Problem statement ▸
Repeat the entries below exactly, missing none.

START Given records

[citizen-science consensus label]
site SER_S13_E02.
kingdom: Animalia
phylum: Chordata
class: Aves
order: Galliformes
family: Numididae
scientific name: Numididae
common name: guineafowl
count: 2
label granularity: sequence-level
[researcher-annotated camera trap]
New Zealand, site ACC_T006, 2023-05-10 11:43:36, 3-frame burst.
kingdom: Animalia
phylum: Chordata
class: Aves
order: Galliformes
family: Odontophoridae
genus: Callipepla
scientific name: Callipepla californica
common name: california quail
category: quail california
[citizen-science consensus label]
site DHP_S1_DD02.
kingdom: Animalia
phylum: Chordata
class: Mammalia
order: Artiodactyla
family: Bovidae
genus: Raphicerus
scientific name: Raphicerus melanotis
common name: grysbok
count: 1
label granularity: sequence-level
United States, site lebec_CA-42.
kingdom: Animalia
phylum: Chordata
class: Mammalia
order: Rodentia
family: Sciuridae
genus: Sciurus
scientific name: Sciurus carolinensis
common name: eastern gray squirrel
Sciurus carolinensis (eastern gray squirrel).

END Given records

Answer ▸
[citizen-science consensus label]
site SER_S13_E02.
kingdom: Animalia
phylum: Chordata
class: Aves
order: Galliformes
family: Numididae
scientific name: Numididae
common name: guineafowl
count: 2
label granularity: sequence-level
[researcher-annotated camera trap]
New Zealand, site ACC_T006, 2023-05-10 11:43:36, 3-frame burst.
kingdom: Animalia
phylum: Chordata
class: Aves
order: Galliformes
family: Odontophoridae
genus: Callipepla
scientific name: Callipepla californica
common name: california quail
category: quail california
[citizen-science consensus label]
site DHP_S1_DD02.
kingdom: Animalia
phylum: Chordata
class: Mammalia
order: Artiodactyla
family: Bovidae
genus: Raphicerus
scientific name: Raphicerus melanotis
common name: grysbok
count: 1
label granularity: sequence-level
United States, site lebec_CA-42.
kingdom: Animalia
phylum: Chordata
class: Mammalia
order: Rodentia
family: Sciuridae
genus: Sciurus
scientific name: Sciurus carolinensis
common name: eastern gray squirrel
Sciurus carolinensis (eastern gray squirrel).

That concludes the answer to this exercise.